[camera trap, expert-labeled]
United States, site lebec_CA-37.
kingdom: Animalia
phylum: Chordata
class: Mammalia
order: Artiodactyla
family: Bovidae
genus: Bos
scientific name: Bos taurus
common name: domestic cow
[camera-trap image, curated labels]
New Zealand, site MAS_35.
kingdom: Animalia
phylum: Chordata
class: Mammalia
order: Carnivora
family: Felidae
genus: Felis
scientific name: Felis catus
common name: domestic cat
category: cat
══════════════════════════════
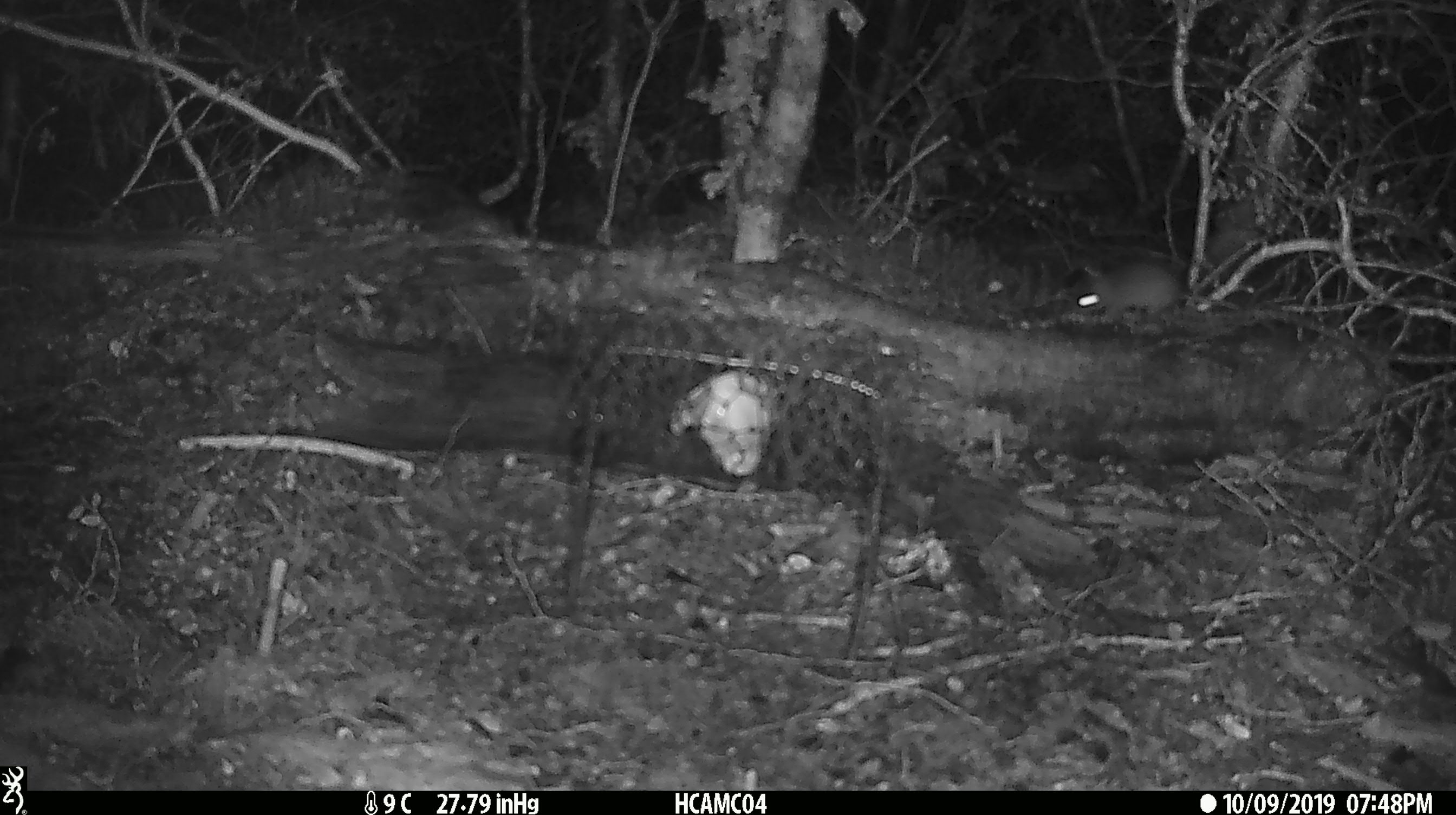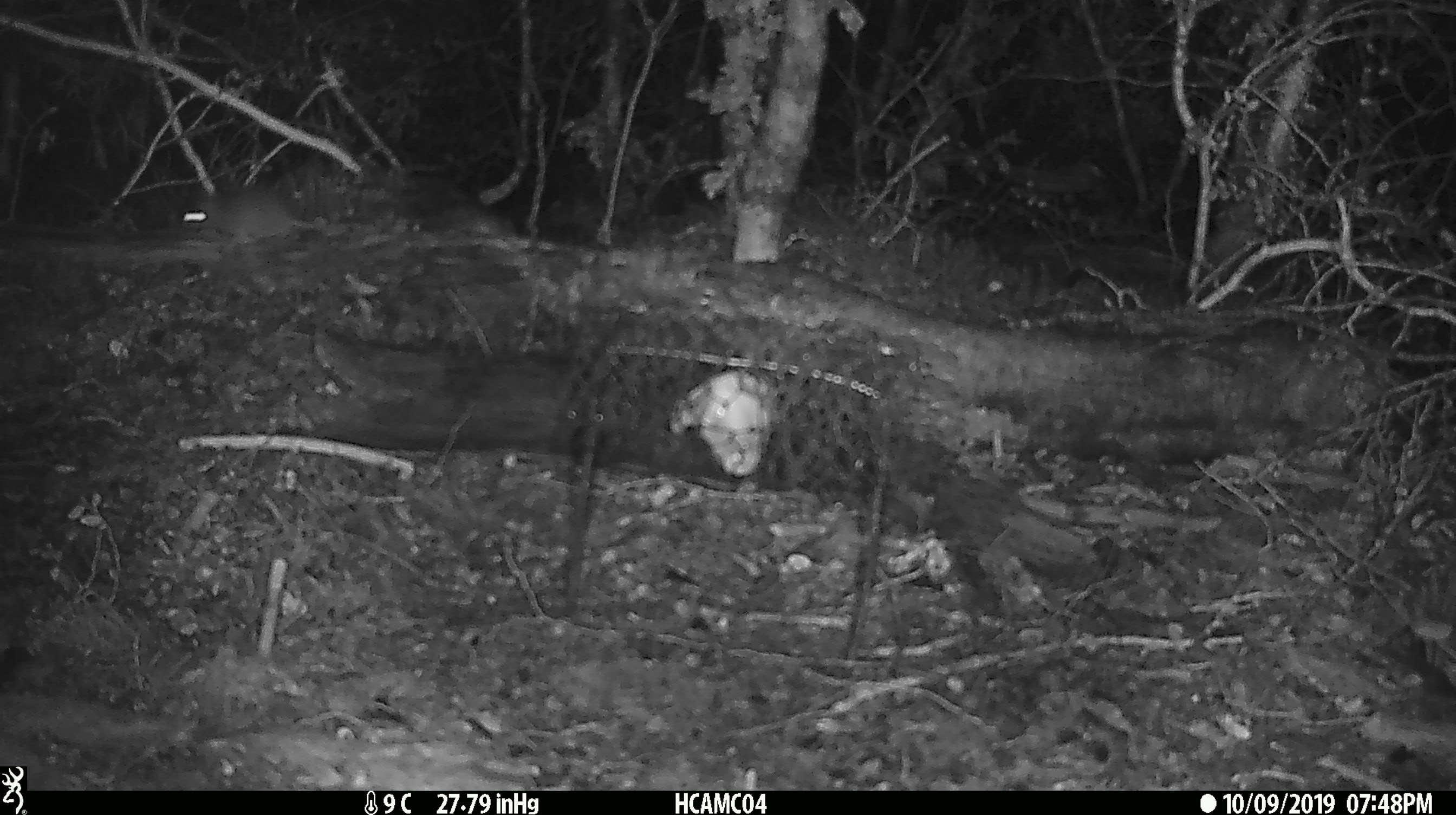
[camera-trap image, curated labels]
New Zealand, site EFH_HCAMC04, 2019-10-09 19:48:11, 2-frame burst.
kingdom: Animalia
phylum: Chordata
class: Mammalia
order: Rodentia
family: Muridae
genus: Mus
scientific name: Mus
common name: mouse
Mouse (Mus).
══════════════════════════════
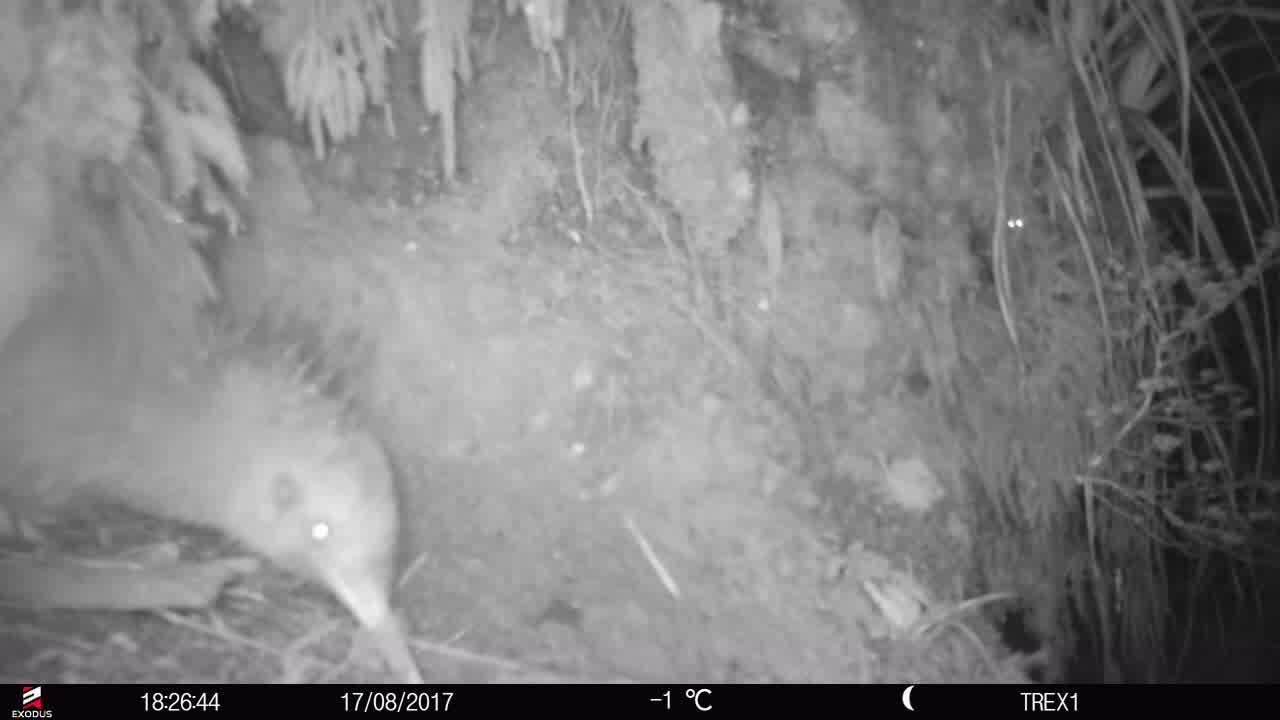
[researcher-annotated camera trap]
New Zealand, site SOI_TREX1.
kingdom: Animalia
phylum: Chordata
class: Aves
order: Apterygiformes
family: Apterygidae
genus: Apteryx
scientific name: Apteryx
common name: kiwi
══════════════════════════════
Among the lines above, return each one holding the string "scientific".

scientific name: Bos taurus
scientific name: Felis catus
scientific name: Mus
scientific name: Apteryx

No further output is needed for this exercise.